Spatial question data:

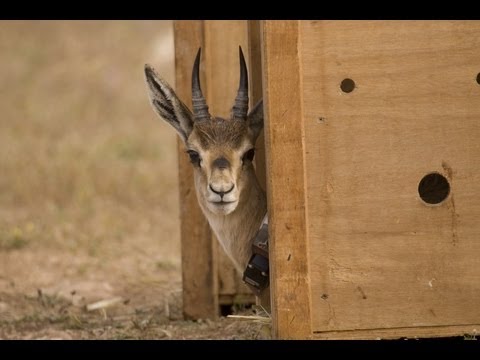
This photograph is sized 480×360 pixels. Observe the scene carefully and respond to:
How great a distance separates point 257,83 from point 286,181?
5.39ft

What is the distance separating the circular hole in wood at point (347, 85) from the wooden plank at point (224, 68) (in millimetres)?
2171

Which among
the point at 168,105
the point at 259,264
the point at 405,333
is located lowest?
the point at 405,333

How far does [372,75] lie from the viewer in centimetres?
486

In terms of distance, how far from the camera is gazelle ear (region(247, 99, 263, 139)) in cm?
598

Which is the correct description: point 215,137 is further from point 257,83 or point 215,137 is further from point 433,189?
point 433,189

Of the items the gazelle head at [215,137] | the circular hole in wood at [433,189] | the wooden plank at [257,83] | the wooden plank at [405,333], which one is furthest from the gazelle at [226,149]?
the wooden plank at [405,333]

Task to complete: Reproduce every line of the data above verbatim, leaving out the pictures.

Written answer:
This photograph is sized 480×360 pixels. Observe the scene carefully and respond to:
How great a distance separates point 257,83 from point 286,181?
5.39ft

What is the distance separating the circular hole in wood at point (347, 85) from the wooden plank at point (224, 68) (in millimetres)?
2171

Which among
the point at 168,105
the point at 259,264
the point at 405,333
is located lowest?
the point at 405,333

How far does [372,75] lie from the viewer in centimetres?
486

In terms of distance, how far from the camera is gazelle ear (region(247, 99, 263, 139)) in cm?
598

Which is the correct description: point 215,137 is further from point 257,83 or point 215,137 is further from point 433,189?
point 433,189

Of the items the gazelle head at [215,137] | the circular hole in wood at [433,189] | the wooden plank at [257,83] | the wooden plank at [405,333], which one is furthest from the gazelle at [226,149]?
the wooden plank at [405,333]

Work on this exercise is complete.